Infelizmente, vivemos em uma cultura onde as coisas apenas se efetivam quando existem leis. Na verdade, se algo não faz bem, deveria haver uma mobilização para a tomada de consciência e ação. Isso envolve a construção da moralidade do indivíduo. É essencial que as instituições de ensino e as famílias colaborem para garantir que o uso de telas seja equilibrado e não prejudique a formação integral dos estudantes. Para isso, é necessário um trabalho específico com todos os envolvidos: estudantes, famílias e os profissionais do contexto escolar. A escola desempenha um papel importantíssimo na construção de um plano de conscientização para a ação. Isso necessita de investimentos em qualificação de todos os envolvidos, principalmente as famílias e os estudantes. Para quem está atuando dentro das escolas, é claro que há reais necessidades e temos dados científicos precisos para embasar um plano de conscientização. No entanto, as famílias e os estudantes precisam desenvolver habilidades para que o trabalho seja efetivo. A escola pode liderar essa iniciativa promovendo workshops, palestras e atividades que envolvam todos os membros da comunidade escolar. O objetivo é criar um ambiente onde todos compreendam os riscos do uso excessivo de telas e aprendam a usá-las de maneira saudável e produtiva. Além disso, é crucial que a escola ofereça alternativas de interação e aprendizado que não dependam exclusivamente da tecnologia, incentivando atividades que promovam a socialização e o desenvolvimento de habilidades interpessoais. Com uma abordagem colaborativa e consciente, é possível construir um ambiente escolar mais equilibrado e saudável para todos.

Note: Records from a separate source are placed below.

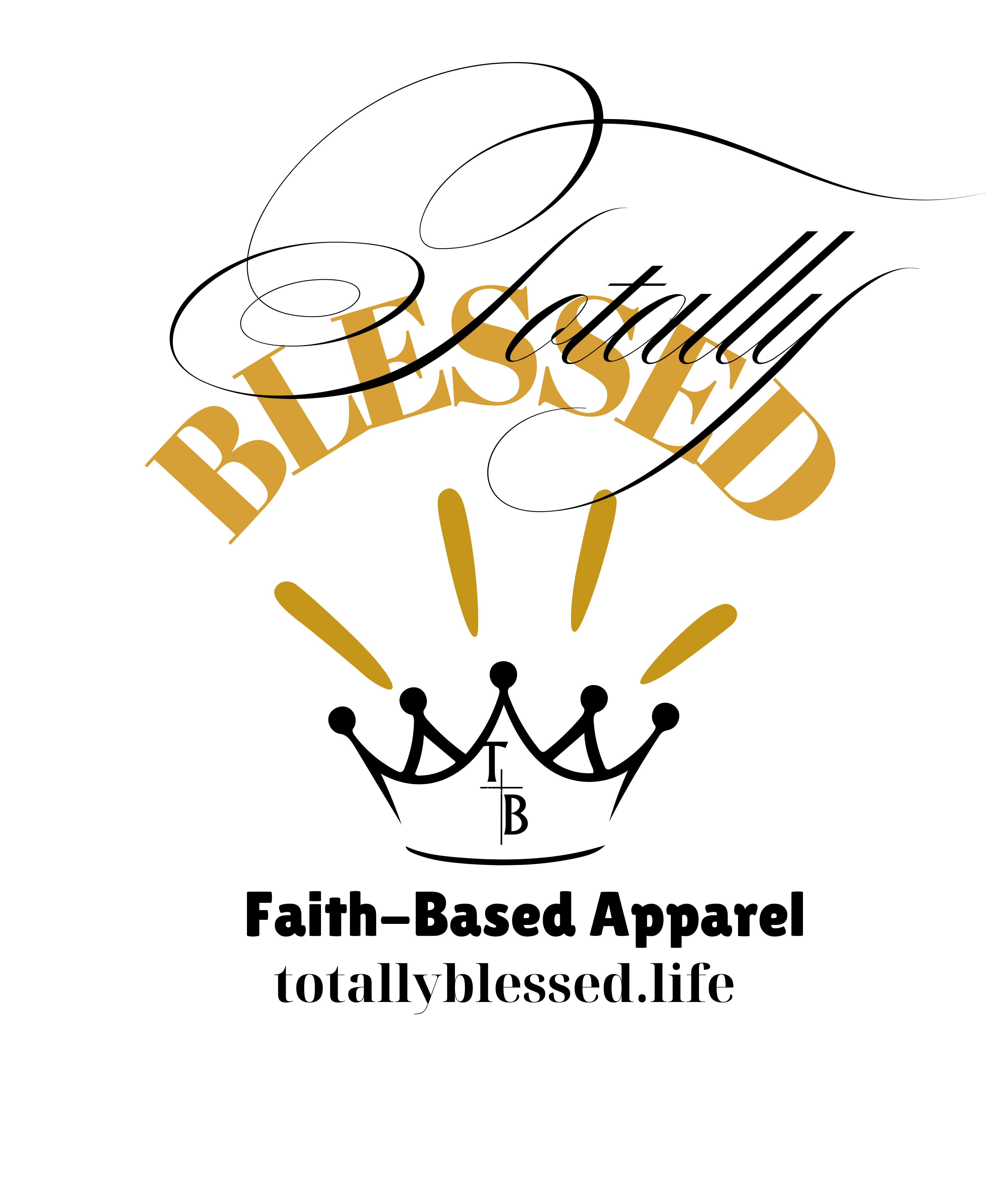 Totally Blessed Faith-Based Apparel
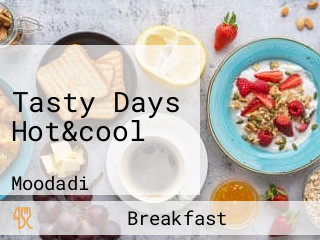 Tasty Days Hot&cool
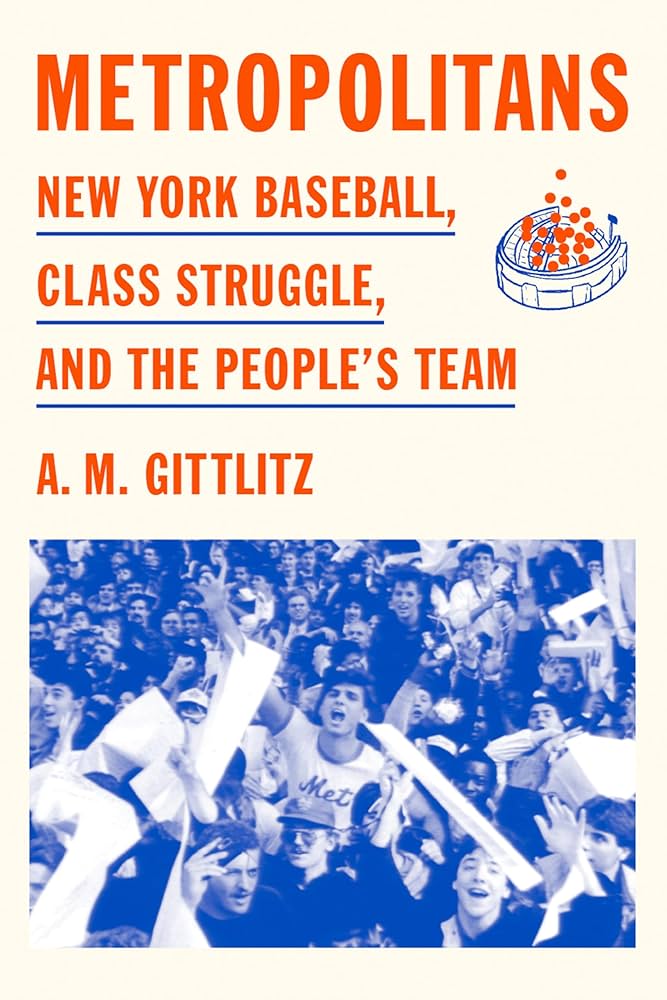 Metropolitans: New York Baseball, Class Struggle, and the People's Team by A.M. Gittlitz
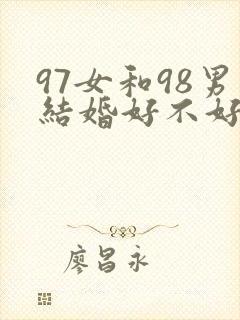 97女和98男结婚好不好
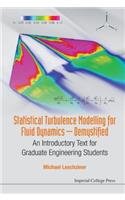 Statistical Turbulence Modelling for Fluid Dynamics - Demystified: An Introductory Text for Graduate Engineering Students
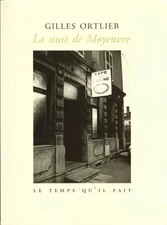 La Nuit de Moyeuvre, Gilles Ortlieb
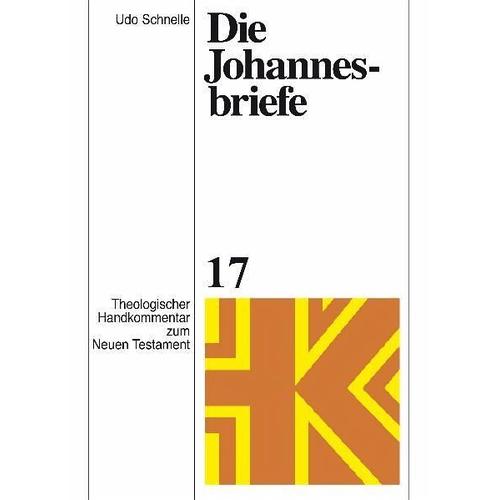 Die Johannesbriefe – Udo Schnelle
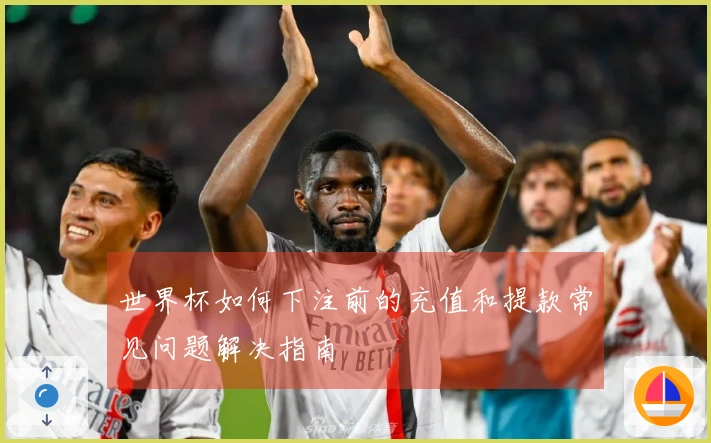 世界杯如何下注前的充值和提款常见问题解决指南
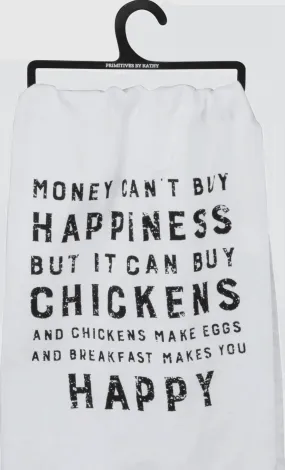 'Happiness But It Can Buy Chickens' Kitchen Towel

Essa restrição nas escolas se refletirá dentro de casa, de alguma forma?
Na verdade, é o contrário. Se as famílias agirem dentro de casa, o resultado refletirá no espaço escolar. Ao comprar o celular e oferecê-lo para a criança e o adolescente, todos os problemas começam dentro de casa e refletem na escola. Por que estimular o uso do celular dentro de casa? Crianças e adolescentes precisam conviver com os adultos responsáveis. Eles precisam adquirir habilidades essenciais como regras, limites, rotina, organização, cuidado e responsabilidade. Devem aprender a cuidar de si mesmos e dos espaços básicos, como o próprio quarto. Assim, desenvolverão habilidades para os demais espaços e lugares em que viverão. A família é a base na construção do ser humano. A escola será o primeiro lugar da sociedade onde eles irão praticar o que aprenderam na base. Portanto, é crucial que as famílias assumam a responsabilidade de limitar o uso do celular e promover um ambiente onde as crianças e adolescentes possam desenvolver essas habilidades fundamentais. É dentro de casa que se estabelece a base para a formação de hábitos e comportamentos. Se as famílias impõem limites claros e promovem atividades que incentivem a interação e o aprendizado, as crianças e adolescentes estarão mais preparados para enfrentar os desafios da vida escolar e, posteriormente, da vida adulta. As famílias precisam estar atentas ao uso do celular e às suas implicações, incentivando o diálogo, a convivência e o engajamento em atividades construtivas. Dessa forma, as habilidades adquiridas em casa se refletirão positivamente na escola e em outros ambientes sociais. Com a base sólida estabelecida pela família, a escola pode complementar essa educação, proporcionando um ambiente onde os valores e habilidades aprendidos em casa sejam reforçados e ampliados. A colaboração entre família e escola é essencial para garantir o desenvolvimento integral dos estudantes. Quando ambos trabalham juntos, cada um cumprindo seu papel, o impacto positivo na vida das crianças e adolescentes é significativo e duradouro.